* [What you will do]:
Please copy the passage from the erythropoietin post exactly, starting at "Erythropoietin and Feedback" and ending at "So, here’s another.".

* [Text section]:
....

Friday, April 21, 2017

Erythropoietin and Feedback Loops

In Chapter 10 of Intermediate Physics for Medicine and Biology, Russ Hobbie and I discuss feedback loops. We included two new problems about feedback loops in the 5th edition of IPMB, but as Russ says “you can never have too many examples.” So, here’s another.

The number of red blood cells is controlled by a feedback loop involving the hormone erythropoietin. The higher the erythropoietin concentration, the more red blood cells are produced and therefore the higher the hematocrit. However, the kidney adjusts the production of erythropoietin in response to hypoxia (caused in part by too few red blood cells). The lower the hematocrit the more erythropoietin produced. This new homework problem illustrates the feedback loop. It reinforces concepts from Chapter 10 on feedback and from Chapter 2 on the exponential function, and requires the student to analyze data (albeit made-up data) rather than merely manipulating equations. Warning: the physiological details of this feedback loop are more complicated than discussed in this idealized example.

....

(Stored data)
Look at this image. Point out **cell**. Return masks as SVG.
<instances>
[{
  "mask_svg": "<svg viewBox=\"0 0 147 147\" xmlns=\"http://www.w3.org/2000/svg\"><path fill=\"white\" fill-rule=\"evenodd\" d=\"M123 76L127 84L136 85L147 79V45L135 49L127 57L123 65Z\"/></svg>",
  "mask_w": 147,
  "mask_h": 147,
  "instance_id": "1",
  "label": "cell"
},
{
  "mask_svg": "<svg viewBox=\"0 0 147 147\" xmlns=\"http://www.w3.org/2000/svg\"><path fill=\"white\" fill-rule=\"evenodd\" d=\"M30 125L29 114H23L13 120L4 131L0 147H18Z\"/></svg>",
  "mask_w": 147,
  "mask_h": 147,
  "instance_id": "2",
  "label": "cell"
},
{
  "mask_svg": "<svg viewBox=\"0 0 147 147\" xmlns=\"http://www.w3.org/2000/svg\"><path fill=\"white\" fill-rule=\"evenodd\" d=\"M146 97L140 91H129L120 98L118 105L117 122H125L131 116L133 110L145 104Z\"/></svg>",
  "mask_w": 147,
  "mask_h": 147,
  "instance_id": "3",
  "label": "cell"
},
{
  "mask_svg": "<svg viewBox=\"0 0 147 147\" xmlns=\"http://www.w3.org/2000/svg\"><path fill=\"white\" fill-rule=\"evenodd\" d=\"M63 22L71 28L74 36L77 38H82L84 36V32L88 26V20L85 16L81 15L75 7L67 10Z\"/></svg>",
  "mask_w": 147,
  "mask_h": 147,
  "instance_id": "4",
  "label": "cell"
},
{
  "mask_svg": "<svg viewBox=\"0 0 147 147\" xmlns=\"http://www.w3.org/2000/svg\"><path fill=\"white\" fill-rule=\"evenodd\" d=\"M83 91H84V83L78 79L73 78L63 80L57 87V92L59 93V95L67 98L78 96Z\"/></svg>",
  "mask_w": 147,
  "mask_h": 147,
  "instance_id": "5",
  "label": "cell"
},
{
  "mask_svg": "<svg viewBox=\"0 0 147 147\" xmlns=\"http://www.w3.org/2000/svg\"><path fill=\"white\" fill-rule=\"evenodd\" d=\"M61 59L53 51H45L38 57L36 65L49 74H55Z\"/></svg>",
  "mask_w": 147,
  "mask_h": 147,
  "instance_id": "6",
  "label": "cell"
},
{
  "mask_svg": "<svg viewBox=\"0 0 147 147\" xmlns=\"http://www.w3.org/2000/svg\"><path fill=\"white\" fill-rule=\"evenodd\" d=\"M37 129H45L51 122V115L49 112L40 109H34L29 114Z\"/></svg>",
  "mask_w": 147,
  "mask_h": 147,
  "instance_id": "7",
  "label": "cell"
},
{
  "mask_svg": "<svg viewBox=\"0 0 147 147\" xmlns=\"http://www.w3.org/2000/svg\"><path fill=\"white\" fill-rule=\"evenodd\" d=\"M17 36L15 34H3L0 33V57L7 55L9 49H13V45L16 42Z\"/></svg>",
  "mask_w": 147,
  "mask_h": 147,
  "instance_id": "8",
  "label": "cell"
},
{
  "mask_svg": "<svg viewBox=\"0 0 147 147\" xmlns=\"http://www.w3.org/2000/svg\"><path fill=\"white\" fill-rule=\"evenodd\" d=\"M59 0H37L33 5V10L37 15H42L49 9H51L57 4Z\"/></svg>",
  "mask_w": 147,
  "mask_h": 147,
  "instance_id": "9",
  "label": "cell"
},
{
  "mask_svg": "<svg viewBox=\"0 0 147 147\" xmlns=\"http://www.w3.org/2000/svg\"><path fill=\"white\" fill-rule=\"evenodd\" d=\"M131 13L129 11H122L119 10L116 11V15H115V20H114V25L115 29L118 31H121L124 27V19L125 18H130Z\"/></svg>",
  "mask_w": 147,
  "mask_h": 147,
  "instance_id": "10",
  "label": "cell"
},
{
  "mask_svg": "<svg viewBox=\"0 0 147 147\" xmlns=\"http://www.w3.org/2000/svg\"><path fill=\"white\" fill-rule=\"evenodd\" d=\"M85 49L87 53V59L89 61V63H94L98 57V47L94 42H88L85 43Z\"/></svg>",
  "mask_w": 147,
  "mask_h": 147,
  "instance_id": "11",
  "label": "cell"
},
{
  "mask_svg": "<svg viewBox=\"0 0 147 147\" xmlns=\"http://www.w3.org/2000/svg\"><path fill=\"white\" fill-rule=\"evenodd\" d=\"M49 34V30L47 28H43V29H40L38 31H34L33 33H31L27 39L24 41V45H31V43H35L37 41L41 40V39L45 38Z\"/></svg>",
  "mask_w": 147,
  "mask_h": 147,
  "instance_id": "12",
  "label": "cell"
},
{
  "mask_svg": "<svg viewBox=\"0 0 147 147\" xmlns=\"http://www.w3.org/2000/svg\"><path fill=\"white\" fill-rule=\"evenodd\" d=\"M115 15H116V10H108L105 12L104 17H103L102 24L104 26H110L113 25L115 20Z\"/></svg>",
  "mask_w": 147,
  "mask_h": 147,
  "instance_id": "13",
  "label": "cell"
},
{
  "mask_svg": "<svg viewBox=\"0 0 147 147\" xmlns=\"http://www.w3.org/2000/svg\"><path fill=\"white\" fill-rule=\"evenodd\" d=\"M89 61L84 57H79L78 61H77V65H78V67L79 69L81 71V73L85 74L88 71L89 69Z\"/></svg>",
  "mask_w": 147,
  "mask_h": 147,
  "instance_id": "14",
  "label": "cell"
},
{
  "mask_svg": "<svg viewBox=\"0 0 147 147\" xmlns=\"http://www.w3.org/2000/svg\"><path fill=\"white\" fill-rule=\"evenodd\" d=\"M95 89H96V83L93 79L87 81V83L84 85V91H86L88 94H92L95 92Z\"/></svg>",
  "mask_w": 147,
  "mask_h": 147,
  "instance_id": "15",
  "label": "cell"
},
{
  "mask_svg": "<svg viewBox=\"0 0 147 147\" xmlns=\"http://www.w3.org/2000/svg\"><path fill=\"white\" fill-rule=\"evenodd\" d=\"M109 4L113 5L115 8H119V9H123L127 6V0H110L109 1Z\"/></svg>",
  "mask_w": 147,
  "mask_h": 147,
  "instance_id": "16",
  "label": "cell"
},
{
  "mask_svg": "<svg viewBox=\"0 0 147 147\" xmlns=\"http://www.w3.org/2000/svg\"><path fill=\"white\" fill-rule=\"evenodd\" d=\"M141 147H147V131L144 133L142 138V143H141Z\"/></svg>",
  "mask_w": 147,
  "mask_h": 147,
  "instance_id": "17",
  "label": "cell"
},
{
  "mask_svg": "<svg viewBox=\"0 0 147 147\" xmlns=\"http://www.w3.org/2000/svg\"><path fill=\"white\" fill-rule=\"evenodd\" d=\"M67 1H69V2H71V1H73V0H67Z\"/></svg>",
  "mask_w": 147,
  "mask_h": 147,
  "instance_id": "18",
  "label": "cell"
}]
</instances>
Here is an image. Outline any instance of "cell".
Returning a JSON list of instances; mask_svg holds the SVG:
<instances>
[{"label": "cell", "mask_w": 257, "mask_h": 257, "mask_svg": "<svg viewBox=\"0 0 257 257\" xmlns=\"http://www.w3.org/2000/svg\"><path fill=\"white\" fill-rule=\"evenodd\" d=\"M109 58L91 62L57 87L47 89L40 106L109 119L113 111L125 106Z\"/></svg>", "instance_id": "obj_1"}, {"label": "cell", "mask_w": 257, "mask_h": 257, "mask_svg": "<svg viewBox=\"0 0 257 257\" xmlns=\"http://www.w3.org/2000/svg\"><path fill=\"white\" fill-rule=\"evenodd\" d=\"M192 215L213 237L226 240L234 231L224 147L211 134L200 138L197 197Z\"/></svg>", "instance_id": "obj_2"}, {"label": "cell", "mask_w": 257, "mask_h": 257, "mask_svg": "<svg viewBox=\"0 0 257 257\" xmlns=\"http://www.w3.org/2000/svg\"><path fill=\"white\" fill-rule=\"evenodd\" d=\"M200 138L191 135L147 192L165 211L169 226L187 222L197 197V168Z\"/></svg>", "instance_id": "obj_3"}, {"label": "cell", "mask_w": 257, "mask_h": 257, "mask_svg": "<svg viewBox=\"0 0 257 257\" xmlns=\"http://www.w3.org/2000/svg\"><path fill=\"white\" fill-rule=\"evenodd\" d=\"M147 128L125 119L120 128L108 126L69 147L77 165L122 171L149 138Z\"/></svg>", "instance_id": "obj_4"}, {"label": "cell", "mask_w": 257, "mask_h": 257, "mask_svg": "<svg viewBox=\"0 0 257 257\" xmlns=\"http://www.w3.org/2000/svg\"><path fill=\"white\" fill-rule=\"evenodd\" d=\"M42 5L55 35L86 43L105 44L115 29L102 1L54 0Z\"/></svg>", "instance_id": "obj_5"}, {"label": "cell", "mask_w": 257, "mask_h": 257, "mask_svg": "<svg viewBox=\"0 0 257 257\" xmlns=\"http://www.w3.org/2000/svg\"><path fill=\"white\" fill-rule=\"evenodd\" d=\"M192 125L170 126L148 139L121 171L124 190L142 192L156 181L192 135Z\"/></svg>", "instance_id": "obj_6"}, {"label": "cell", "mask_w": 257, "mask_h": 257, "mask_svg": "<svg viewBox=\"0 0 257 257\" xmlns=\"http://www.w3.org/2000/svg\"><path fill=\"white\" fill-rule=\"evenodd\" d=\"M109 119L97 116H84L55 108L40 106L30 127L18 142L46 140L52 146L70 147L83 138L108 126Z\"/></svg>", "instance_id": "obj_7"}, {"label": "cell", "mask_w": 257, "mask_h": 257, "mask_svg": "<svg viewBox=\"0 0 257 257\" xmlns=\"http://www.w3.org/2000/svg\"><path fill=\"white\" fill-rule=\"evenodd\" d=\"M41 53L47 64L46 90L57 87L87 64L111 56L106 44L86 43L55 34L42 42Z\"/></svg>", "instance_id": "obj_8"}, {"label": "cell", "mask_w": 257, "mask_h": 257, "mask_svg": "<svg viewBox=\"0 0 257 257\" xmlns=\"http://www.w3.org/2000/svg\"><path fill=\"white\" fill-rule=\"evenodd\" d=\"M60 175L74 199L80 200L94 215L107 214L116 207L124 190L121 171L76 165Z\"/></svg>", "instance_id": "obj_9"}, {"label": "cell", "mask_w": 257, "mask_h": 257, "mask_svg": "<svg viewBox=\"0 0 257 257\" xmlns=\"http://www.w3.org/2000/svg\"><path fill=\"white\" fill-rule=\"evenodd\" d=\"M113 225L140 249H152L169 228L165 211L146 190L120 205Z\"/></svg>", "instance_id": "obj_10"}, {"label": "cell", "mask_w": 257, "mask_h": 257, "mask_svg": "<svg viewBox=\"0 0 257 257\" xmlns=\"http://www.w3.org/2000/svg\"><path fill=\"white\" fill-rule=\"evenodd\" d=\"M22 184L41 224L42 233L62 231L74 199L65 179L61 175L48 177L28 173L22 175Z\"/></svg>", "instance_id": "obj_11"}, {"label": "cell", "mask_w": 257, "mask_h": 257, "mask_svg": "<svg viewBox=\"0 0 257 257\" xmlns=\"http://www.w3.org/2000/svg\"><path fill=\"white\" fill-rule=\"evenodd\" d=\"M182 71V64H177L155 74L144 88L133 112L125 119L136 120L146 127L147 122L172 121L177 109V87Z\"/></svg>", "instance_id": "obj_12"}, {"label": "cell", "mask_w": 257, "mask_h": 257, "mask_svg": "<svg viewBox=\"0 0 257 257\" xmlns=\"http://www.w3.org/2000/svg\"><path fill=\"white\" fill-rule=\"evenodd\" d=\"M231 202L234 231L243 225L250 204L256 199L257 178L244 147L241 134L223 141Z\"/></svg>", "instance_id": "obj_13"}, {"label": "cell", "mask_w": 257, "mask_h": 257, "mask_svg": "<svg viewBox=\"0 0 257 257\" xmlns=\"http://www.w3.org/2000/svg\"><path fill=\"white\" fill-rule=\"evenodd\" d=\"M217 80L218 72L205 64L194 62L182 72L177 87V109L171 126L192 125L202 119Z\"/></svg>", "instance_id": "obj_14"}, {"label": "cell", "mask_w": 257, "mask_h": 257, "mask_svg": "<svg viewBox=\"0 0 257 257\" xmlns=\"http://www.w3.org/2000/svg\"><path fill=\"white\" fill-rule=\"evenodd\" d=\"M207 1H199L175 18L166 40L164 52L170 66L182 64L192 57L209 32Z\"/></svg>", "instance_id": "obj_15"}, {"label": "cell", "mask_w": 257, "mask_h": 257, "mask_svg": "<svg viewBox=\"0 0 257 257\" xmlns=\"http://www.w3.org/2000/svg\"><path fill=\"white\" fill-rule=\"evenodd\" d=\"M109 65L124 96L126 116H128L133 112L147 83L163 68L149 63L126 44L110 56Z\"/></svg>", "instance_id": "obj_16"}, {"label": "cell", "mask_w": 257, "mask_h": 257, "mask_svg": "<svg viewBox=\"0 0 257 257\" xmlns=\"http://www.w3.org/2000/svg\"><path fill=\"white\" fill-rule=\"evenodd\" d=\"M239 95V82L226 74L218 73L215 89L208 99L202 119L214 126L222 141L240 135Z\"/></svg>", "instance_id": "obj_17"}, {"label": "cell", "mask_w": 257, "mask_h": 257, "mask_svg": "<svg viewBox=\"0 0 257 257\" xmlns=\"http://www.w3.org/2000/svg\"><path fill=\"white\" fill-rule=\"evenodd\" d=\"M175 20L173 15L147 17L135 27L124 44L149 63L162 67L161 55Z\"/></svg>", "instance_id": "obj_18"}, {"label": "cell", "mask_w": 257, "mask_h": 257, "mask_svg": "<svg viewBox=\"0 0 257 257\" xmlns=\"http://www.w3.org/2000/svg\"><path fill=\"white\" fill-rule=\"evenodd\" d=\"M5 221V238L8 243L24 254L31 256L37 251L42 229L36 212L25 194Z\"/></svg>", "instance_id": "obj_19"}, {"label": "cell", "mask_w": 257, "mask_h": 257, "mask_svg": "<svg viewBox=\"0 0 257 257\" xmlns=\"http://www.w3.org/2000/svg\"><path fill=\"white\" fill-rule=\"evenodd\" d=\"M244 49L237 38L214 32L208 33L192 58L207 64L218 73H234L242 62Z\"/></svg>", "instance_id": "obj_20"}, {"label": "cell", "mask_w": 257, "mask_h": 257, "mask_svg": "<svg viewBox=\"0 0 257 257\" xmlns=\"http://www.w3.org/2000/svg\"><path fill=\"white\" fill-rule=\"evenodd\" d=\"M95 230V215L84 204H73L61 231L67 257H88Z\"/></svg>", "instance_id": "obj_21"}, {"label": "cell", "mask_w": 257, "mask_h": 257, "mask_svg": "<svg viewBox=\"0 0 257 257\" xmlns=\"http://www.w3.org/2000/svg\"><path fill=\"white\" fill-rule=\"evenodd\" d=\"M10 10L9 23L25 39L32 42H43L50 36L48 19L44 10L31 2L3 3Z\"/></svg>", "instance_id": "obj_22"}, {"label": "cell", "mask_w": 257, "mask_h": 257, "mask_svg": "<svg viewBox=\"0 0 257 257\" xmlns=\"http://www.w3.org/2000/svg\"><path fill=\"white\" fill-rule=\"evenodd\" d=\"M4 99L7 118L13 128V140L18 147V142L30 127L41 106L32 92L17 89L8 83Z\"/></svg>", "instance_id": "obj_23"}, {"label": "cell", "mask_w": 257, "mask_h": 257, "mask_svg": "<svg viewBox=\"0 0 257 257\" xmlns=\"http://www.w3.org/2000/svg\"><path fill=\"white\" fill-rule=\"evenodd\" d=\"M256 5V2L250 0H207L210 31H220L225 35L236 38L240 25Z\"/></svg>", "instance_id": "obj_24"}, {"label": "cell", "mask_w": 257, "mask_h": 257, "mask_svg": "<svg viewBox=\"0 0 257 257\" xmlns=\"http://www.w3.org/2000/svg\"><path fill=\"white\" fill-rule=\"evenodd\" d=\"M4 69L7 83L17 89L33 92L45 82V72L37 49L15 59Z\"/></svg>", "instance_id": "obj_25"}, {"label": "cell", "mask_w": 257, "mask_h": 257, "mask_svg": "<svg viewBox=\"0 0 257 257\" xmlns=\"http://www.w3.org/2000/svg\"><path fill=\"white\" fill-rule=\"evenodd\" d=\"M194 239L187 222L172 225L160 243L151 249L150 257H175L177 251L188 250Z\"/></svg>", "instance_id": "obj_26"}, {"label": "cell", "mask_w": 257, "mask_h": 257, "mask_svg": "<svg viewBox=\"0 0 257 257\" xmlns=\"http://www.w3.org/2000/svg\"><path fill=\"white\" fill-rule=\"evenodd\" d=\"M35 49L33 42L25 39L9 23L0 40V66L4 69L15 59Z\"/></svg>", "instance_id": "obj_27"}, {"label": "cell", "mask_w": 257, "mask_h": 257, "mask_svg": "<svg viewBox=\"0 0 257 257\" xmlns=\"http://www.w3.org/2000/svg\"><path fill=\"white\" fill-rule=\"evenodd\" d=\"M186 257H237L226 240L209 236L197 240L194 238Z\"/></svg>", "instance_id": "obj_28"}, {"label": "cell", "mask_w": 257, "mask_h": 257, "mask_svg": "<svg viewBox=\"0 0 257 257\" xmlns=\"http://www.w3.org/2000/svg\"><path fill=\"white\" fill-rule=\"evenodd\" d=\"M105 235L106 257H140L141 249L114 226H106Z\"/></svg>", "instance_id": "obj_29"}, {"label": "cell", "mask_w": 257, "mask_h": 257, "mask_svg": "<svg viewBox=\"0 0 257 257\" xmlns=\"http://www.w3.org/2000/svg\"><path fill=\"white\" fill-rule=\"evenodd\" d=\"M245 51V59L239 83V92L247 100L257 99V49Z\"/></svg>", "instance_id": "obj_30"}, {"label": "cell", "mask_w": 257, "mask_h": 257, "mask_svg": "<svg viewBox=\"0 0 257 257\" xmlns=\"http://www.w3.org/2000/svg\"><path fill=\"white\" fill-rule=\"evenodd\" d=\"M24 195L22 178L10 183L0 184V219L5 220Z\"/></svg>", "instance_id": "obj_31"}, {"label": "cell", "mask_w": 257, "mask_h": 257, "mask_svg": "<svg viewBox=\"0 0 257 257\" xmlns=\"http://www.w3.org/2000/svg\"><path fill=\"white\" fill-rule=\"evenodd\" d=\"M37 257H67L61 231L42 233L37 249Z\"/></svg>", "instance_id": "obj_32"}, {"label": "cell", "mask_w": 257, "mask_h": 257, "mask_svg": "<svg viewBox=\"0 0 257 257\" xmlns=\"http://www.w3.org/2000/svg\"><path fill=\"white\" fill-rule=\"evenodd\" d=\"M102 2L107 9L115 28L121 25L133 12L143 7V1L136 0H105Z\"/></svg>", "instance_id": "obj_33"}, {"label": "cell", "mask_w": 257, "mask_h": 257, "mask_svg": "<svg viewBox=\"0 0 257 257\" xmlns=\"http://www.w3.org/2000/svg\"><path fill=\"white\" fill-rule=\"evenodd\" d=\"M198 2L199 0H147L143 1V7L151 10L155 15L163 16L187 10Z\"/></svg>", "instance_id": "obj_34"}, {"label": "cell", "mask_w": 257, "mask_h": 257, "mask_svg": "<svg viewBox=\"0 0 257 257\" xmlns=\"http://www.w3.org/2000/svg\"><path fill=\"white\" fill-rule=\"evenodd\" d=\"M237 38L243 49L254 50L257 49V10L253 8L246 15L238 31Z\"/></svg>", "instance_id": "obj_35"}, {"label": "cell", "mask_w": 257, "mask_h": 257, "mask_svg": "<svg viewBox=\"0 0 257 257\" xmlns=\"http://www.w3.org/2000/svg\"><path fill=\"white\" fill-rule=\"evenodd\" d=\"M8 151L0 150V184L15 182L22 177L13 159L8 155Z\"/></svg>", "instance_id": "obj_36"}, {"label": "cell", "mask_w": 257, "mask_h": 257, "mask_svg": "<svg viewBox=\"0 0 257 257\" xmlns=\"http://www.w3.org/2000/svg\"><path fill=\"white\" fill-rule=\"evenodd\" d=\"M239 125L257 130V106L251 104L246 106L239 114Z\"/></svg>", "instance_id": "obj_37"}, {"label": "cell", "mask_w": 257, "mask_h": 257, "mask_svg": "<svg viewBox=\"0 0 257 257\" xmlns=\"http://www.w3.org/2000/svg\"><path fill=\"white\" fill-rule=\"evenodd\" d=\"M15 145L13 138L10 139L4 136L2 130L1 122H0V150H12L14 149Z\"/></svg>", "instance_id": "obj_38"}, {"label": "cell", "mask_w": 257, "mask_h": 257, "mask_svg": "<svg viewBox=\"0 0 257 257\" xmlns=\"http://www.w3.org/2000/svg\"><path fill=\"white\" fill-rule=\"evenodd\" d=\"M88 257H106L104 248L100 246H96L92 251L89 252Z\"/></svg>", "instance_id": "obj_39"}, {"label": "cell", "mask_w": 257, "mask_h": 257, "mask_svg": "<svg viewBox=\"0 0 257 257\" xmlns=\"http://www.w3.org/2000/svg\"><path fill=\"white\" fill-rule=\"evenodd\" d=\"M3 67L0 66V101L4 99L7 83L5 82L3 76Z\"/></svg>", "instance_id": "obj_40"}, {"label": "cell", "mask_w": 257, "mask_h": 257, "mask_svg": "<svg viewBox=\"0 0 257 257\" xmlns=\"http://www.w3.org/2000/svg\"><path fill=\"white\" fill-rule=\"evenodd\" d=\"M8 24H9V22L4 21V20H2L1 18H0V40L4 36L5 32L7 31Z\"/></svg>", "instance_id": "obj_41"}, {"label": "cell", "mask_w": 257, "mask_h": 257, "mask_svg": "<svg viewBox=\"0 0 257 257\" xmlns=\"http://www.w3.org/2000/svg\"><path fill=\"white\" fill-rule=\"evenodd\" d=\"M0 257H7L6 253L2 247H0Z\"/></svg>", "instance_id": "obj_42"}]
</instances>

....

* [Reply to the task]:
Erythropoietin and Feedback Loops

In Chapter 10 of Intermediate Physics for Medicine and Biology, Russ Hobbie and I discuss feedback loops. We included two new problems about feedback loops in the 5th edition of IPMB, but as Russ says “you can never have too many examples.” So, here’s another.